== Zu erledigen ==
1 - Welche vier Staats- und Regierungschefs trafen sich laut dem Text über den Haifaer Hafen virtuell? Zähle sie auf.
2 - Für welchen Betrag kaufte Gautham Adani laut dem Text über den Haifaer Hafen seinen Mehrheitsanteil?
3 - Führe den Text über den Kauf des Haifaer Hafens nach seinem letzten Satz fort.

== Vorliegender Text ==
• • • • •

Bildschirmfoto 2022 07 19 um 00.20.41Der reichste Mann in Asien kauft den Haifaer Hafen

Jacques Ungar

Tel Aviv (Weltexpresso) - Der Industrielle Gautham Adani, ein Milliardär und ein enger Freund des indischen Premierministers Narendra Modi, kaufte dieser Tage für 4,1 Milliarden Schekel einen Mehrheitsanteil am Haifaer Hafen. Könnte dieser Deal zu einer Bahnverbindung nach Jordanien führen?

Als Teil von US-Präsident Joe Bidens kürzlichem Israelbesuch fand ein präzedenzloser diplomatisch-strategischer Gipfel statt. Biden, Israels Premierminister Yair Lapid, Mohammed bin Zayed, der Herrscher der Vereinigten Arabischen Emirate (VAE) und Indiens Premierminister Narendra Modi trafen sich virtuell unter der Aegide der neu gegründeten, von den USA errichteten Gruppe 1202. Ziel ist die Steigerung der unternehmerischen Kooperation zwischen den vier Staaten.

Nachdem die vier Führer die Begrenzungen des Zooms überwunden hatten und die Notwendigkeit der gemeinsamen Investitionen in Infrastruktur. Gesundheit und Nahrungsmittelsicherheit diskutierten, hatte die neue Allianz anscheinend bereits begonnen, Früchte zu tragen.

• • • • •

== Angezeigte Zeilen ==
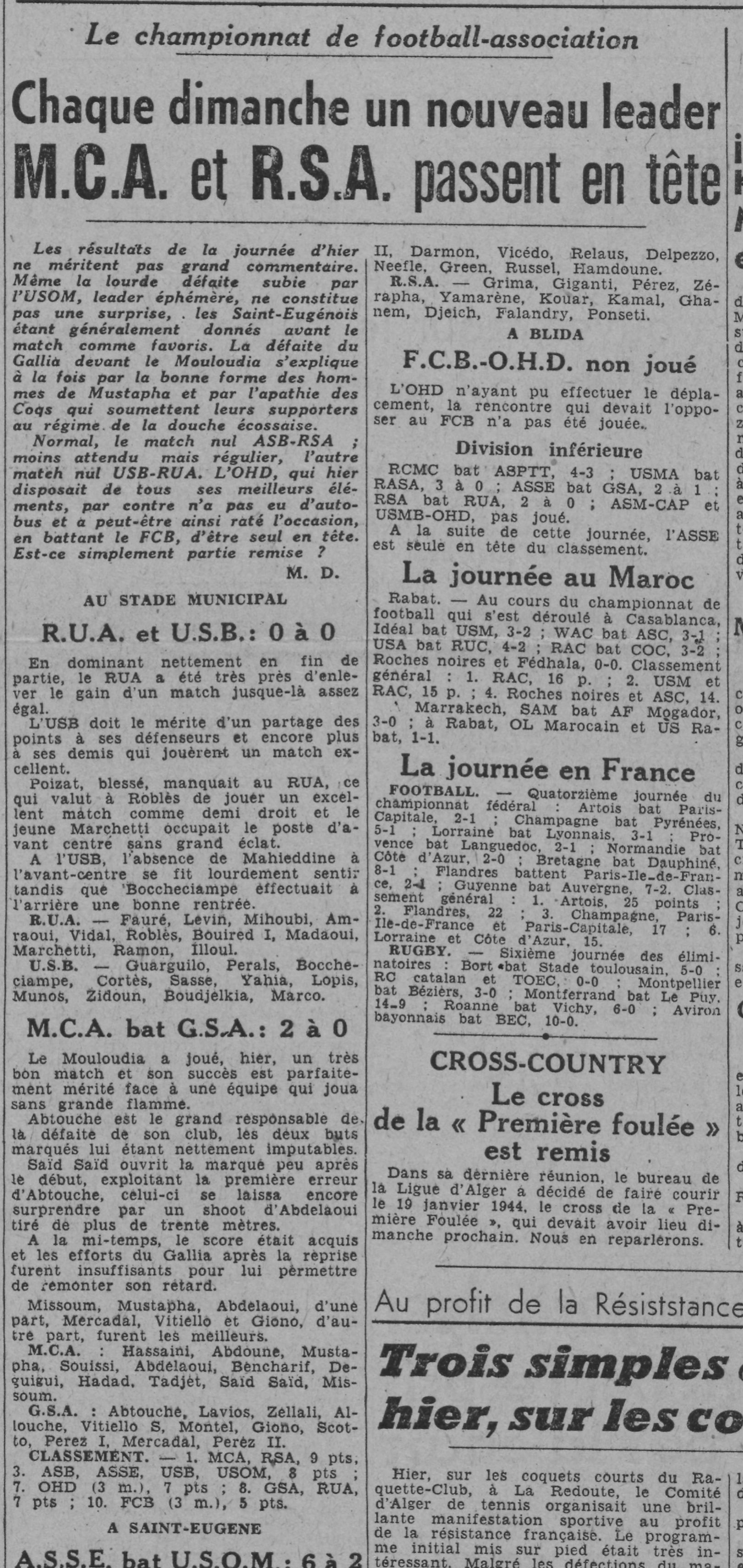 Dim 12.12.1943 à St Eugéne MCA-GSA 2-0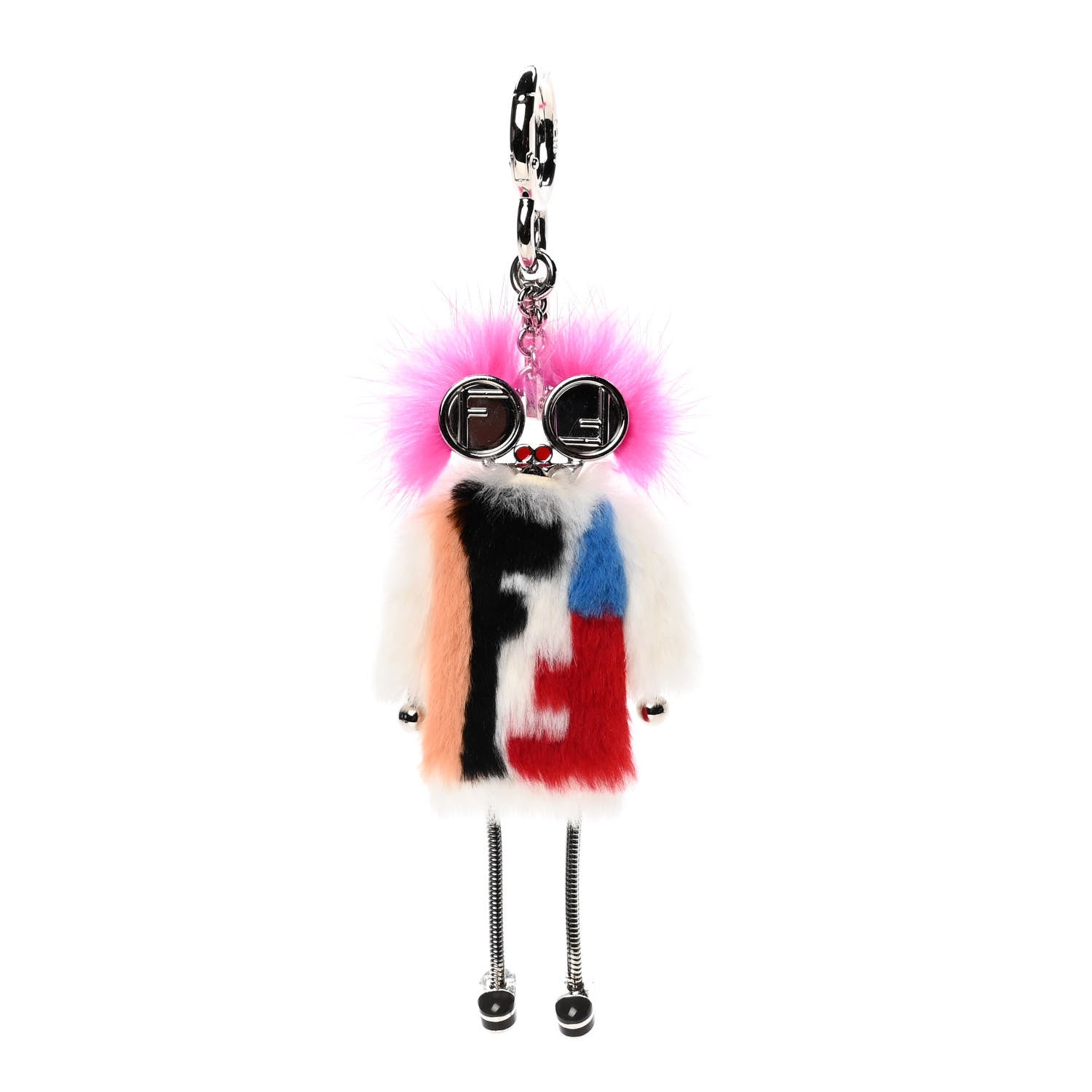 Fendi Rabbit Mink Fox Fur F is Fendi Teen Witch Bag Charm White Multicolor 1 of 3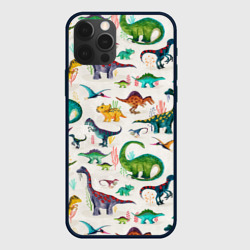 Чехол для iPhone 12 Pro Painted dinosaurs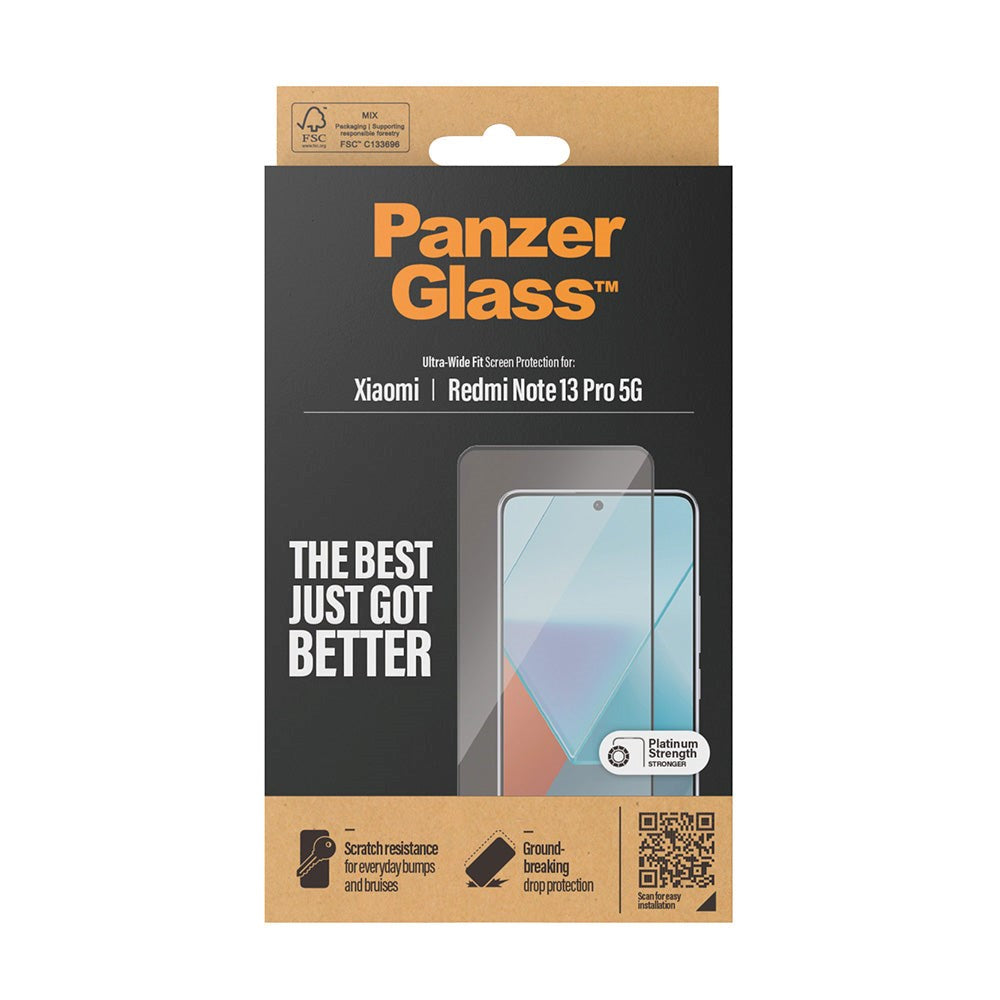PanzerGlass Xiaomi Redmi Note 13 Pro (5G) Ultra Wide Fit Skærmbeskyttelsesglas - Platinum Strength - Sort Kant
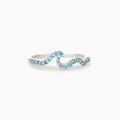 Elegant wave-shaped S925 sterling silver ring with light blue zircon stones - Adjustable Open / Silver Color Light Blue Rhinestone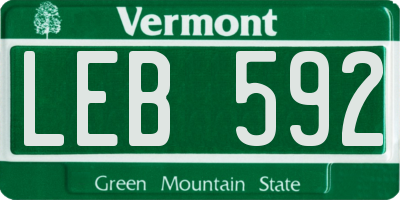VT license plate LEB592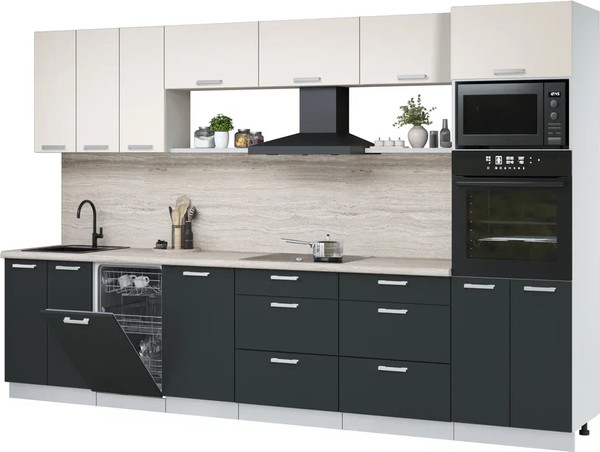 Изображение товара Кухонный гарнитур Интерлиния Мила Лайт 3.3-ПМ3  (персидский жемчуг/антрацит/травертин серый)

• • • • •

== Erwartete Ergebnisse ==
1 - Joe Biden, Yair Lapid, Mohammed bin Zayed, Narendra Modi

2 - Für 4,1 Milliarden Schekel.

3 -
Das Gautham Adani gehörende Infrastruktur-Imperium, wurde zum Gewinner der Bewegung zur Privatisierung des staatlichen Haifaer Hafens, zusammen mit der israelischen Gesellschaft Gadot Chemical Terminals. Vorausgegangen sind immense Druckversuche der USA auf die Chinesen, kein Angebot zu unterbreiten. Die Emirate hatten sich im letzten Augenblick zurückgezogen.  Adani ist ein enger Freund Modis und die reichste Person in Asien.
Adani offerierte eher aussergewöhnliche 4,1 Milliarden Schekel (1,18 Milliarden Dollar) für den Hafen – 56 Prozent mehr als der zweitgrösste Anbieter. Das ist ein viel höherer Preis als die Regierung zuerst vermutet hatte. Die Preis-Verdienstratio betrug 18 (ungefähr berechnet, basierend auf dem Durchschnitt der letzten drei Jahre). Es wäre als ob Adani sagen würde: «Geh zur Seite, das ist ein strategischer Kauf, und für uns ist der Preis weniger wichtig».
Wenn lokale Gruppe, die sich  um den Hafen bewarben, den Preis vernahmen, den Adani Ports offeriert hatten, zogen sie sich alle effektiv zurück. «Bei einer derartigen Kluft müssen Sie verstehen, dass es sich um ein ganz anderes Ballspiel handelt. Es ist sinnlos, gegen einen Spieler anzutreten, für den die Aktiva eine strategische Investition sind», sagte eine Person, die eng zu einem der rivalisierenden Anbieter stand.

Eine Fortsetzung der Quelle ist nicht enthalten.